Task to carry out => A single number is required: how many lines in the records below contain "edit".

(Excerpted records Opens)

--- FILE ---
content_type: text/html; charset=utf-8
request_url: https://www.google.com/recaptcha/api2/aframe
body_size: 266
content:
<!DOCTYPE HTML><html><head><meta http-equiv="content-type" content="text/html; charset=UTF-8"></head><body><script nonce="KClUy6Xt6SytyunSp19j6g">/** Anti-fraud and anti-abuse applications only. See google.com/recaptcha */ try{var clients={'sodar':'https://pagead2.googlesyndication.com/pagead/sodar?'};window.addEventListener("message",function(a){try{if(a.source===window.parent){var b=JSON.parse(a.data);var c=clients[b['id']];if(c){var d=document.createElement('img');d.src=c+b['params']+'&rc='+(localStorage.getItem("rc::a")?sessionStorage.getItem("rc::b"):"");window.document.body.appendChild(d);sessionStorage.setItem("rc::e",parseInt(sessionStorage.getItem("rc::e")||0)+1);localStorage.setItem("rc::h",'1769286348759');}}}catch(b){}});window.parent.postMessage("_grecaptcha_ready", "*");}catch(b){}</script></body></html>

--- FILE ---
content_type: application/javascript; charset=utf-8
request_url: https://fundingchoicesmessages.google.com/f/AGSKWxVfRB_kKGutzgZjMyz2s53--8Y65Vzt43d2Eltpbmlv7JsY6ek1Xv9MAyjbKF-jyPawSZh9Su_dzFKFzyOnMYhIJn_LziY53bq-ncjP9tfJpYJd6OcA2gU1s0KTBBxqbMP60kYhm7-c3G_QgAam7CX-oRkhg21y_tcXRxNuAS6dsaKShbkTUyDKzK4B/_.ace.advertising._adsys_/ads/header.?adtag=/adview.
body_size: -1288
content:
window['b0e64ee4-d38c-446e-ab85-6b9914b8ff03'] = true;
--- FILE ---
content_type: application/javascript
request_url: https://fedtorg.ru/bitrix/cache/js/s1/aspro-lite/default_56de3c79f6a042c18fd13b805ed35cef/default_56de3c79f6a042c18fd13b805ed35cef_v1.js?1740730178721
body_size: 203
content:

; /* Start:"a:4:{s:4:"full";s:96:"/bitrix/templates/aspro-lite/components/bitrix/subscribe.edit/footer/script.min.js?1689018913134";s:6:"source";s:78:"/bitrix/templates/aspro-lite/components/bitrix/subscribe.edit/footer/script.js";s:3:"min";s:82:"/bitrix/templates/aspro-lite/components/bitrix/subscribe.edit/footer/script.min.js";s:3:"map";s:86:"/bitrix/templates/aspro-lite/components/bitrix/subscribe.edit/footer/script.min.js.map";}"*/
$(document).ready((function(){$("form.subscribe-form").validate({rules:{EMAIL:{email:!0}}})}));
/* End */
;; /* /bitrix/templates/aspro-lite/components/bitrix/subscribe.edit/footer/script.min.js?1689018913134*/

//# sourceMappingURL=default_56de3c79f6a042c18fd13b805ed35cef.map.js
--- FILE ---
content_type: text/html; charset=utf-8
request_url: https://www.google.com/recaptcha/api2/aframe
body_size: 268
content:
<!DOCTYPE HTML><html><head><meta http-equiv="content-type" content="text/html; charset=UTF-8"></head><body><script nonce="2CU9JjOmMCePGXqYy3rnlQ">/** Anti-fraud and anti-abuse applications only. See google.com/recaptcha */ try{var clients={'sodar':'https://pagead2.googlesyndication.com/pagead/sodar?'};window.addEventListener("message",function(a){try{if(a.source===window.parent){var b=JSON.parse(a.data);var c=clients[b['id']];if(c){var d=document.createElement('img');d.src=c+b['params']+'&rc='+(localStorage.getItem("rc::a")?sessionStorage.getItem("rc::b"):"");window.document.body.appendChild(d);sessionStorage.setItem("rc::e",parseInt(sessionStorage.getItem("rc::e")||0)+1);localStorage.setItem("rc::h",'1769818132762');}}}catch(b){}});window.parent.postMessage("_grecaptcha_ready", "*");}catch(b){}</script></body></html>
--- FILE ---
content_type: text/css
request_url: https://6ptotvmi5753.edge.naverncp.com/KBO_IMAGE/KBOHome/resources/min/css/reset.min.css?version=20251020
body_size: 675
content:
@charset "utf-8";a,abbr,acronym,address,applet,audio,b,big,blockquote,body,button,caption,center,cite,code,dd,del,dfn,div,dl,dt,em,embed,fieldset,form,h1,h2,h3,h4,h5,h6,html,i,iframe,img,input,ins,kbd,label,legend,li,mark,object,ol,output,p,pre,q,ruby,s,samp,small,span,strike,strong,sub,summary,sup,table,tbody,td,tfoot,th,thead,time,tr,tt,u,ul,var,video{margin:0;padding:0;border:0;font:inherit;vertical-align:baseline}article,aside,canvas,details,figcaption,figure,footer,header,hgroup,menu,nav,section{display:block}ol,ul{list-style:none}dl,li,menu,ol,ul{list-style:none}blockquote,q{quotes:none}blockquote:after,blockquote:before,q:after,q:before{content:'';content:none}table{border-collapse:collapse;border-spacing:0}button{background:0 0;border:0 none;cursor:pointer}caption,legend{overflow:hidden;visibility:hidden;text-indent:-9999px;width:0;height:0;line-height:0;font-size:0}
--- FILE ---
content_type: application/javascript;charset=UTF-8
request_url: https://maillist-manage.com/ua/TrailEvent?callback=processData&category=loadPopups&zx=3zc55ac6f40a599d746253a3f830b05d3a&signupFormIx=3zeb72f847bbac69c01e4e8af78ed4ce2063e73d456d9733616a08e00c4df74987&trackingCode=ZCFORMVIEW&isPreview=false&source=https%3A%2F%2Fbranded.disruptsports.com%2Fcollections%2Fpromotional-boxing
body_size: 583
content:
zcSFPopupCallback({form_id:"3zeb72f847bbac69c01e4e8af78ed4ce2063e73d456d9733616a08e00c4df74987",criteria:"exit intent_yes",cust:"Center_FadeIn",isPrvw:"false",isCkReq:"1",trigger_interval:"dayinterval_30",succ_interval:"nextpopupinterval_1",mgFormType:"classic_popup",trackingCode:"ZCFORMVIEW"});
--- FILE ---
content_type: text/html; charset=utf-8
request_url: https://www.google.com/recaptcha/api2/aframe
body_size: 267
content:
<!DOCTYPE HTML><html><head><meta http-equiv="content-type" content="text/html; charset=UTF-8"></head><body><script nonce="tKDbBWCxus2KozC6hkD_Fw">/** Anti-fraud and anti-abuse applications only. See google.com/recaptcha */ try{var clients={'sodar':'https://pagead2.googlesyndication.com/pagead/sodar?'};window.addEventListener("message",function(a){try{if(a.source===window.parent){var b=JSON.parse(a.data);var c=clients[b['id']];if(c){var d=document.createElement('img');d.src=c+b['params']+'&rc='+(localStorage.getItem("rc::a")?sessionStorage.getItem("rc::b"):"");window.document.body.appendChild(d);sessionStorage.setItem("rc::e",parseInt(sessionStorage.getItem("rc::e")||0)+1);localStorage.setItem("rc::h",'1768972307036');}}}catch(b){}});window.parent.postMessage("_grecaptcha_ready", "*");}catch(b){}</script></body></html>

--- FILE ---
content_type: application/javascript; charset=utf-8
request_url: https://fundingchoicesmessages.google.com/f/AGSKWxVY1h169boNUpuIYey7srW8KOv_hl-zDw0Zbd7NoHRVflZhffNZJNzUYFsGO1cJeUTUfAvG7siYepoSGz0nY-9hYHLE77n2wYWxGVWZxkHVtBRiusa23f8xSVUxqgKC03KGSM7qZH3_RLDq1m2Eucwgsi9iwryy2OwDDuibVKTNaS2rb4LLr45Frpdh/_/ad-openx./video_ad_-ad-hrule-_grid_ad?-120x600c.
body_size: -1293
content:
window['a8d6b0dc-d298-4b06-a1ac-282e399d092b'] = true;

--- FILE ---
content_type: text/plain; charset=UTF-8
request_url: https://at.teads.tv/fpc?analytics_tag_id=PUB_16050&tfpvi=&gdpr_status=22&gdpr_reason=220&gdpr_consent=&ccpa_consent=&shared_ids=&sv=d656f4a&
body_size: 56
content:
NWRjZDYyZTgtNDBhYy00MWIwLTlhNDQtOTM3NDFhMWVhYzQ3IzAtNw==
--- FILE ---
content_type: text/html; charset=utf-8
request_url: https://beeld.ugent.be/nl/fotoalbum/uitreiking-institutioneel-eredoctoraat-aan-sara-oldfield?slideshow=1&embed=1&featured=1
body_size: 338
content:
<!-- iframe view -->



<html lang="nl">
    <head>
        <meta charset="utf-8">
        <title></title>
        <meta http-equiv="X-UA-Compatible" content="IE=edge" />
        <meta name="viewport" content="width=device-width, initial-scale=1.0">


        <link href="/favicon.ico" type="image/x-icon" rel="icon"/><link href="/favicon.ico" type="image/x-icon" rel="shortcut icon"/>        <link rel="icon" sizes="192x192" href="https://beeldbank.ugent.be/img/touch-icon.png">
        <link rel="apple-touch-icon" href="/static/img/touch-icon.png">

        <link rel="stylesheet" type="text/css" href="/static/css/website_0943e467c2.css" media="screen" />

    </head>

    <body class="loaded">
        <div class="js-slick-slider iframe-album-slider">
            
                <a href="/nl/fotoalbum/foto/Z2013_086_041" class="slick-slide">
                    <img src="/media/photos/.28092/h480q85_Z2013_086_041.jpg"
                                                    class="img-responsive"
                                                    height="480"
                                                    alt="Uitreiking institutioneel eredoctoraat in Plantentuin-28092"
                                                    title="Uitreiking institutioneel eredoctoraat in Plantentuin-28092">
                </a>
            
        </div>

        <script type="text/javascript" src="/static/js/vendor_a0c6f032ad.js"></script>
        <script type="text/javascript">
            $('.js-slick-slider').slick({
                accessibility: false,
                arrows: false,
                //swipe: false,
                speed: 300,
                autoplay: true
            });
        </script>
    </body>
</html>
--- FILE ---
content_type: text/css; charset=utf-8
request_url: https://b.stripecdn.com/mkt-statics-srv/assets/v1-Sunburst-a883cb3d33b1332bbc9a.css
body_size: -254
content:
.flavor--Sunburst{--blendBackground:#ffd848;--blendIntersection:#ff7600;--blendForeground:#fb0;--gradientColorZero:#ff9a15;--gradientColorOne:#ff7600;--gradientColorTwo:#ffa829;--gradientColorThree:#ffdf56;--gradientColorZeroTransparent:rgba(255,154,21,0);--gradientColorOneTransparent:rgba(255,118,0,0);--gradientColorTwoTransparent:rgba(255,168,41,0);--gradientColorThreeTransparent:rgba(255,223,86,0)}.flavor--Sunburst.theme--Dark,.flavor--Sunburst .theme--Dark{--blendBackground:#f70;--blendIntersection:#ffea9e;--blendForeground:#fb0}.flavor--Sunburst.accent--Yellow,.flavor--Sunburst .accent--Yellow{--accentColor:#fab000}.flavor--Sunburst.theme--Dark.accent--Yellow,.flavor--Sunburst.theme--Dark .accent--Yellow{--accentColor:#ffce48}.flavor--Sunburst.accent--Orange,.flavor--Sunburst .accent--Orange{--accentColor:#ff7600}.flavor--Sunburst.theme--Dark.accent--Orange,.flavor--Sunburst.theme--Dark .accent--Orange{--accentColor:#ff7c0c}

(Excerpted records Closes)

Written solution => 2